THE Prince of Wales's personal assistant and companion to his two sons issued a warning to British newspapers yesterday against printing gossip concerning her relationship with the heir to the British throne.
Tiggy Legge-Bourke (30), was reported to be upset about reports that she and Prince Charles were becoming too close. In a letter printed in the Daily Mirror, her lawyer referred to a "series of malicious lies" circulating in the press.
The letter was published as Ms Legge-Bourke, Prince Charles and his sons, William(l3), and Harry(II), began a skiing holiday in the Swiss resort of Klosters. During a ski trip last year, Prince Charles was photographed kissing Ms Legge-Bourke after she completed a difficult run. Although the prince's staff dismissed it as an innocent gesture, the photo appeared in newspapers around the world.
Salman Rushdie's novel The Moor's Last Sigh has won the Whitbread novel award, judges announced yesterday.
The Moor's Last Sigh is Rushdie's first full-length novel since The Satanic
Verses, the work which brought down the wrath of the Iranian fatwa on him. The tale of a spice dynasty now goes forward to compete with four other category winners for the £21,000 prize of Whitbread Book of the Year. The overall winner will be announced on January 23rd.
French actor Gerard Depardieu was made a knight of the Legion of Honour in the new year awards published in Paris yesterday.
Veteran film director Marcel Carne was appointed a grand officer of the order, as was novelist Henri Troyat.
The bed in which Lenin slept with his lover during his pre-revolution exile from Russia has returned to a more humble life as a simple hotel accessory, the Polish newspaper Kurier Polski reported yesterday.
It said the room and bed the Bolshevik leader shared with Nadejda Krupska in Bialy Dunajec, in Poland's southern Tatra mountains, could now be booked by tourists.
The house Lenin stayed in was a Lenin museum during Poland's communist era.

**EXERCISE SET**
a) In the news briefs, what award did Salman Rushdie's novel The Moor's Last Sigh win?
b) Copy the news briefs word for word, taking everything from "The Moor's Last Sigh is" down to "Polski reported yesterday.".
The records that come next are separate material with no connection to the news briefs.

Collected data

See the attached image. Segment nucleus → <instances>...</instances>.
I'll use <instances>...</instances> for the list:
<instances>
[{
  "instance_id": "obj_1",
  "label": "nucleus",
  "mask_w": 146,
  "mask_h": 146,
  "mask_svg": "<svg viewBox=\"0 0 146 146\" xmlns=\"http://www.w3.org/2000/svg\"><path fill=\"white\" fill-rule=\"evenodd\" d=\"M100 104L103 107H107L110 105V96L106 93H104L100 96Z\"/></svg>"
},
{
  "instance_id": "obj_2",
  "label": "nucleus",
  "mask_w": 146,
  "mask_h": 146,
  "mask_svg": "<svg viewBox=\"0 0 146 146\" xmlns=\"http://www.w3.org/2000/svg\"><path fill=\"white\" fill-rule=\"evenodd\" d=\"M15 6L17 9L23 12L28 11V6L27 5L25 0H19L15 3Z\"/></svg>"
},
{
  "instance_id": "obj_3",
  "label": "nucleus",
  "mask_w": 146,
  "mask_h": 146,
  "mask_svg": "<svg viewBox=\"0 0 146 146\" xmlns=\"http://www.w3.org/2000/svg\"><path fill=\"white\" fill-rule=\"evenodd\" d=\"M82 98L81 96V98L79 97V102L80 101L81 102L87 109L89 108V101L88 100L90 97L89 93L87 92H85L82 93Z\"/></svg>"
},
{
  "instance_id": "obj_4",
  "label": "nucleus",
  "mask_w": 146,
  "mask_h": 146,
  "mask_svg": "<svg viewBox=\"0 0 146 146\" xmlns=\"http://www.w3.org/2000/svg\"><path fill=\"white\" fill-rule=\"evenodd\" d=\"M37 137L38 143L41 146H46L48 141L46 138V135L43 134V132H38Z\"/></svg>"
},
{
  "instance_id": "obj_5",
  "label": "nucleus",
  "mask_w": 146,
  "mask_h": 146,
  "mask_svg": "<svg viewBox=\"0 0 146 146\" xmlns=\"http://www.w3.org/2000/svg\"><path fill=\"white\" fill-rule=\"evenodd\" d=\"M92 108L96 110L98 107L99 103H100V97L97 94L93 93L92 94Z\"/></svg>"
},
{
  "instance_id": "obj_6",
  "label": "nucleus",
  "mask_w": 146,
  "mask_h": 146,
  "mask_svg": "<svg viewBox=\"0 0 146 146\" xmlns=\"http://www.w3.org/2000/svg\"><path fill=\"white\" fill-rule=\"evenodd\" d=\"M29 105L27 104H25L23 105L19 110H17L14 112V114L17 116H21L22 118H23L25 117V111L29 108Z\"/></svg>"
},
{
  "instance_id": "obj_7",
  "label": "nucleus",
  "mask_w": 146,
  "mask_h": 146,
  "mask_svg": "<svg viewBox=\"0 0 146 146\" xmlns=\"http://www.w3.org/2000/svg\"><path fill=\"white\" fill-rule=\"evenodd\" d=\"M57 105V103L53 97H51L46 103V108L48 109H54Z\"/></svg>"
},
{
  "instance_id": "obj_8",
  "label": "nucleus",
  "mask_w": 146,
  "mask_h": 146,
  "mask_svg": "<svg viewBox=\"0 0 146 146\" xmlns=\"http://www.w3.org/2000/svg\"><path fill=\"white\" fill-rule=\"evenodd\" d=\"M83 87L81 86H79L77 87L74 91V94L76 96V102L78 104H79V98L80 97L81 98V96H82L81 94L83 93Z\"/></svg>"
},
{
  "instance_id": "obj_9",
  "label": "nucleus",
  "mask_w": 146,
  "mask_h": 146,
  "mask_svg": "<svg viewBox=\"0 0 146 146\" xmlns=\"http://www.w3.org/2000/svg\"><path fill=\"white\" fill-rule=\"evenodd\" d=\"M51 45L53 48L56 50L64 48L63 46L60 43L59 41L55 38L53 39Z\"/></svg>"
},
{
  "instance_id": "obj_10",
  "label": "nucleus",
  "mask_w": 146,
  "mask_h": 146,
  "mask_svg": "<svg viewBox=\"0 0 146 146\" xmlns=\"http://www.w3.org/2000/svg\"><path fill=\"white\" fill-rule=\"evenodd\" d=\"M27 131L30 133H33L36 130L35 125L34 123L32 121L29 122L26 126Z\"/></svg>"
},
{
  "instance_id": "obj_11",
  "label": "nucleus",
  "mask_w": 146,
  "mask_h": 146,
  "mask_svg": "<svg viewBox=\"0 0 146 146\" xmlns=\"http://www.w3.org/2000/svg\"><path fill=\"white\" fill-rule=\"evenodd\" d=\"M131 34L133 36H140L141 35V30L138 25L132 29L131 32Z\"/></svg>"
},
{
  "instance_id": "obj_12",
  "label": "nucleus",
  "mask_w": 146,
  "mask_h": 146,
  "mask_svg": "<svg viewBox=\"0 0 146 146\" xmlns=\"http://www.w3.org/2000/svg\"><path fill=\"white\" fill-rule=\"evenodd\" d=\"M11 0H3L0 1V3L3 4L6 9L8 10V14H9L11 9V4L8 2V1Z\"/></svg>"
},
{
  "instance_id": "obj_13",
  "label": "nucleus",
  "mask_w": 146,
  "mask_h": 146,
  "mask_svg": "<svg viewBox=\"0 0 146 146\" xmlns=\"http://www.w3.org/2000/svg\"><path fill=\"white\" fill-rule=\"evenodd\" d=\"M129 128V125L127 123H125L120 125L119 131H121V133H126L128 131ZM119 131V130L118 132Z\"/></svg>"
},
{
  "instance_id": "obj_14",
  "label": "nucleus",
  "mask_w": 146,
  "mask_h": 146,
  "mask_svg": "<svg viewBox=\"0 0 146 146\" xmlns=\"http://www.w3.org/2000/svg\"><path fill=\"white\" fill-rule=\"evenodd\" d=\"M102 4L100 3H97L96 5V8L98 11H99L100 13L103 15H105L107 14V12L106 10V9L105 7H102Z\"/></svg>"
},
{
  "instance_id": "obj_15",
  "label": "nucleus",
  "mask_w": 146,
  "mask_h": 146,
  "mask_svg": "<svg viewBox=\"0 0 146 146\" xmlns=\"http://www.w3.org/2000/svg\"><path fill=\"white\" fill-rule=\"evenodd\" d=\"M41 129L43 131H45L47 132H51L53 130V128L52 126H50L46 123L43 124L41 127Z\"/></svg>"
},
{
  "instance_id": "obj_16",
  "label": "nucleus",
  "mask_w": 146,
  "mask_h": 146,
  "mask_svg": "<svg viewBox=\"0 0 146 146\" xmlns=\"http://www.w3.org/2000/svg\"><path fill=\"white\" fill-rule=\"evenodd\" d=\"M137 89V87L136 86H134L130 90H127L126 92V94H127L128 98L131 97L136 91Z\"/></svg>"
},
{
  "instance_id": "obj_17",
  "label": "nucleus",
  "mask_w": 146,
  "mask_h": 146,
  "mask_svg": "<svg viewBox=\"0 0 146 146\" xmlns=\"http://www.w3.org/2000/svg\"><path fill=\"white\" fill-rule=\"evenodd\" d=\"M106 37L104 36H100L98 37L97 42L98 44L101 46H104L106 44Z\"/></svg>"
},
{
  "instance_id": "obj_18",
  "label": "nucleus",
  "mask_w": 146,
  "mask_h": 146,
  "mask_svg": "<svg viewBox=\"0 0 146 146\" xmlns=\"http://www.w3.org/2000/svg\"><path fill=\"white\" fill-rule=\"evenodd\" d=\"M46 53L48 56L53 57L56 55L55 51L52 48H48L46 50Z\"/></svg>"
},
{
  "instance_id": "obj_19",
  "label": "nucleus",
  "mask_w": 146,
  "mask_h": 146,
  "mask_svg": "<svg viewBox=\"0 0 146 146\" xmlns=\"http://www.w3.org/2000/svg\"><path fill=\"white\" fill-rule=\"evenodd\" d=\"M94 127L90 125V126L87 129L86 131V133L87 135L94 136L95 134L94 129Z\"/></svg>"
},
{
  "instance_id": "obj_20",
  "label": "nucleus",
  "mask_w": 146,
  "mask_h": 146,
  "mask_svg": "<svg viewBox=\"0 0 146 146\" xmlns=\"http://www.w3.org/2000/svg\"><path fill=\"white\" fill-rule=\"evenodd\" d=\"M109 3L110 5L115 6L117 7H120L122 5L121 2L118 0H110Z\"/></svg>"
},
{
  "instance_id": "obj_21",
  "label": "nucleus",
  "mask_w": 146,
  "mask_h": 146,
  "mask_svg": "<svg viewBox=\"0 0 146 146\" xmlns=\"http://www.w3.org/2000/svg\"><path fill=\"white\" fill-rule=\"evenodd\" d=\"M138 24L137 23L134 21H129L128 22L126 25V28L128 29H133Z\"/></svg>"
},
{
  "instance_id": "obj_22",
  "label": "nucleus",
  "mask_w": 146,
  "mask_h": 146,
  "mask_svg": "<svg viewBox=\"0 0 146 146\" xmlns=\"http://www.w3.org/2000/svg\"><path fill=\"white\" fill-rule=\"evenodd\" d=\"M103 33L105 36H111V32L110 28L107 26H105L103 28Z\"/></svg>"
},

**ANSWERS**
a) The Whitbread novel award.

b)
The Moor's Last Sigh is Rushdie's first full-length novel since The Satanic
Verses, the work which brought down the wrath of the Iranian fatwa on him. The tale of a spice dynasty now goes forward to compete with four other category winners for the £21,000 prize of Whitbread Book of the Year. The overall winner will be announced on January 23rd.
French actor Gerard Depardieu was made a knight of the Legion of Honour in the new year awards published in Paris yesterday.
Veteran film director Marcel Carne was appointed a grand officer of the order, as was novelist Henri Troyat.
The bed in which Lenin slept with his lover during his pre-revolution exile from Russia has returned to a more humble life as a simple hotel accessory, the Polish newspaper Kurier Polski reported yesterday.